Design and construction
- Designations: Bien de Interés Cultural (1985)

= Castillo de Albalat dels Sorells =

The Castillo de Albalat dels Sorells is a medieval fortified manor palace located in Albalat dels Sorells, in the province of Valencia, Spain. It has been protected as a Bien de Interés Cultural (Asset of Cultural Interest) since 1985.

== History ==
Records indicate that a residence already existed on the site during the 14th century, when Berenguer de Codinats, Master Rational of the Crown, acquired the farmstead of Albalat and renamed it Albalat de Codinats. However, the decorative elements suggest the main construction took place in the advanced 15th century, when Tomás Sorells Segarriga purchased the lordship of Albalat.
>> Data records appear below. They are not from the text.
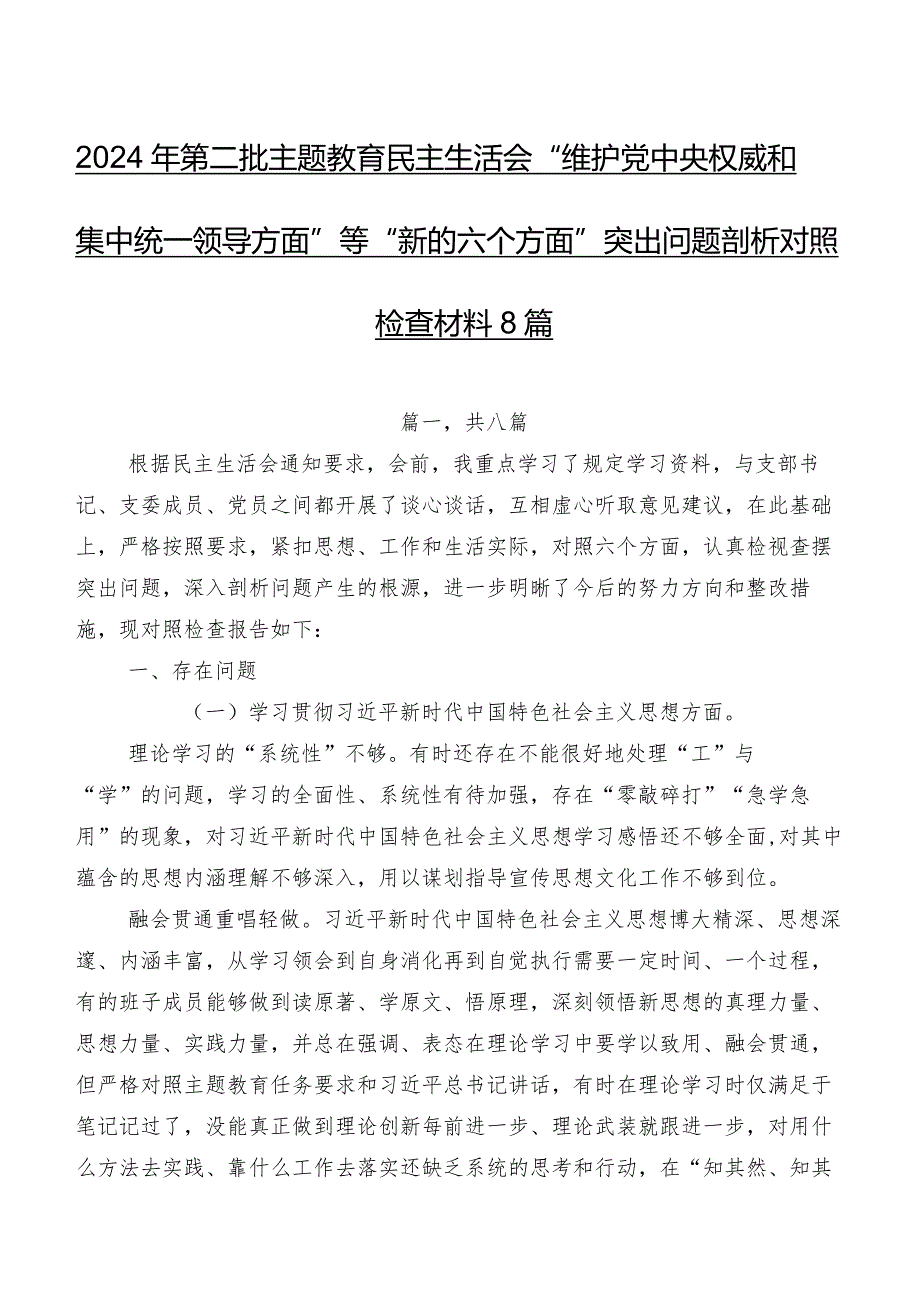 2024年第二批主题教育民主生活会“维护党中央权威和集中统一领导方面”等“新的六个方面”突出问题剖析对照检查材料8篇

篇一，共八篇

根据民主生活会通知要求，会前，我重点学习了规定学习资料，与支部书记、支委成员、党员之间都开展了谈心谈话，互相虚心听取意见建议，在此基础上，严格按照要求，紧扣思想、工作和生活实际，对照六个方面，认真检视查摆突出问题，深入剖析问题产生的根源，进一步明晰了今后的努力方向和整改措施，现对照检查报告如下：

一、存在问题

（一）学习贯彻习近平新时代中国特色社会主义思想方面。

理论学习的“系统性”不够。有时还存在不能很好地处理“工”与“学”的问题，学习的全面性、系统性有待加强，存在“零敲碎打”“急学急用”的现象，对习近平新时代中国特色社会主义思想学习感悟还不够全面，对其中蕴含的思想内涵理解不够深入，用以谋划指导宣传思想文化工作不够到位。

融会贯通重唱轻做。习近平新时代中国特色社会主义思想博大精深、思想深邃、内涵丰富，从学习领会到自身消化再到自觉执行需要一定时间、一个过程，有的班子成员能够做到读原著、学原文、悟原理，深刻领悟新思想的真理力量、思想力量、实践力量，并总在强调、表态在理论学习中要学以致用、融会贯通，但严格对照主题教育任务要求和习近平总书记讲话，有时在理论学习时仅满足于笔记记过了，没能真正做到理论创新每前进一步、理论武装就跟进一步，对用什么方法去实践、靠什么工作去落实还缺乏系统的思考和行动，在“知其然、知其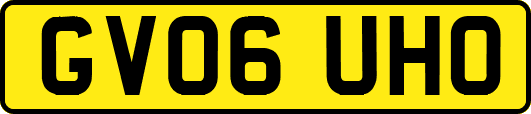 GV06 UHO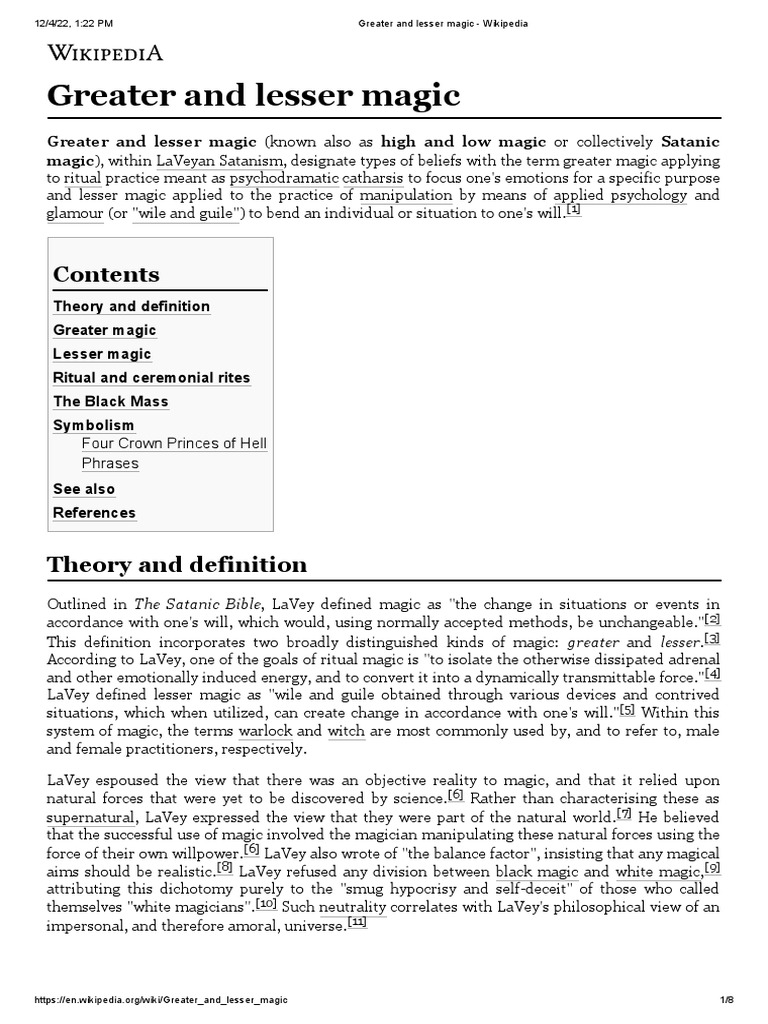 12/4/22, 1:22 PM Greater and lesser magic - Wikipedia

WIKIPEDIA

Greater and lesser magic

Greater and lesser magic (known also as high and low magic or collectively Satanic magic), within LaVeyan Satanism, designate types of beliefs with the term greater magic applying to ritual practice meant as psychodramatic catharsis to focus one's emotions for a specific purpose and lesser magic applied to the practice of manipulation by means of applied psychology and glamour (or "wile and guile") to bend an individual or situation to one's will.[1]

Contents
Theory and definition
Greater magic
Lesser magic
Ritual and ceremonial rites
The Black Mass
Symbolism
Four Crown Princes of Hell
Phrases
See also
References

Theory and definition

Outlined in The Satanic Bible, LaVey defined magic as "the change in situations or events in accordance with one's will, which would, using normally accepted methods, be unchangeable."[2] This definition incorporates two broadly distinguished kinds of magic: greater and lesser.[3] According to LaVey, one of the goals of ritual magic is "to isolate the otherwise dissipated adrenal and other emotionally induced energy, and to convert it into a dynamically transmittable force."[4] LaVey defined lesser magic as "wile and guile obtained through various devices and contrived situations, which when utilized, can create change in accordance with one's will."[5] Within this system of magic, the terms warlock and witch are most commonly used by, and to refer to, male and female practitioners, respectively.

LaVey espoused the view that there was an objective reality to magic, and that it relied upon natural forces that were yet to be discovered by science.[6] Rather than characterising these as supernatural, LaVey expressed the view that they were part of the natural world.[7] He believed that the successful use of magic involved the magician manipulating these natural forces using the force of their own willpower.[6] LaVey also wrote of "the balance factor", insisting that any magical aims should be realistic.[8] LaVey refused any division between black magic and white magic,[9] attributing this dichotomy purely to the "smug hypocrisy and self-deceit" of those who called themselves "white magicians".[10] Such neutrality correlates with LaVey's philosophical view of an impersonal, and therefore amoral, universe.[11]

https://en.wikipedia.org/wiki/Greater_and_lesser_magic 1/8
The building has undergone numerous modifications and restorations over the centuries, resulting in a complex mixture of architectural styles that makes it difficult to identify its original form.

Around 1900, the historian Teodoro Llorente described it as follows:

The manor castle of Albalat is today a rustic farmhouse: the old cambras, perhaps once the scene of splendid banquets, now store field produce; thick layers of lime have covered the fine stonework on the walls; the Gothic windows are embedded within them, and only the courtyard retains its artistic character, with its wide stone staircase, its gallery of slender columns and pointed arches, and a twin window with a double arch divided by a delicate pilaster.
— Teodoro Llorente, Valencia.

== Description ==
The castle is a fortified rural noble residence from the Middle Ages. It has a rectangular floor plan with four corner towers and a central courtyard, around which four bays are arranged, containing various halls and rooms. The building was originally surrounded by an extensive orchard, except on the side facing the town square. Notable features include the gallery and stone staircase, which rests on a finely crafted arch in the central courtyard, as well as the semicircular arch doorway on the main facade, built with large stone voussoirs. The Gothic windows are also of interest, although many are not original. The ceilings are simple, in keeping with the Valencian Gothic tradition. The roof slopes outward and is built with Moorish-style tiles.

The building measures 22 m per side and 13 m in height, rising to 18 m at the towers. Together with the Alaquàs Castle, it is considered the most important manor building in the Horta de València comarca and the Valencia metropolitan area. It is in good condition thanks to recent restoration works carried out to adapt it to house the municipal offices.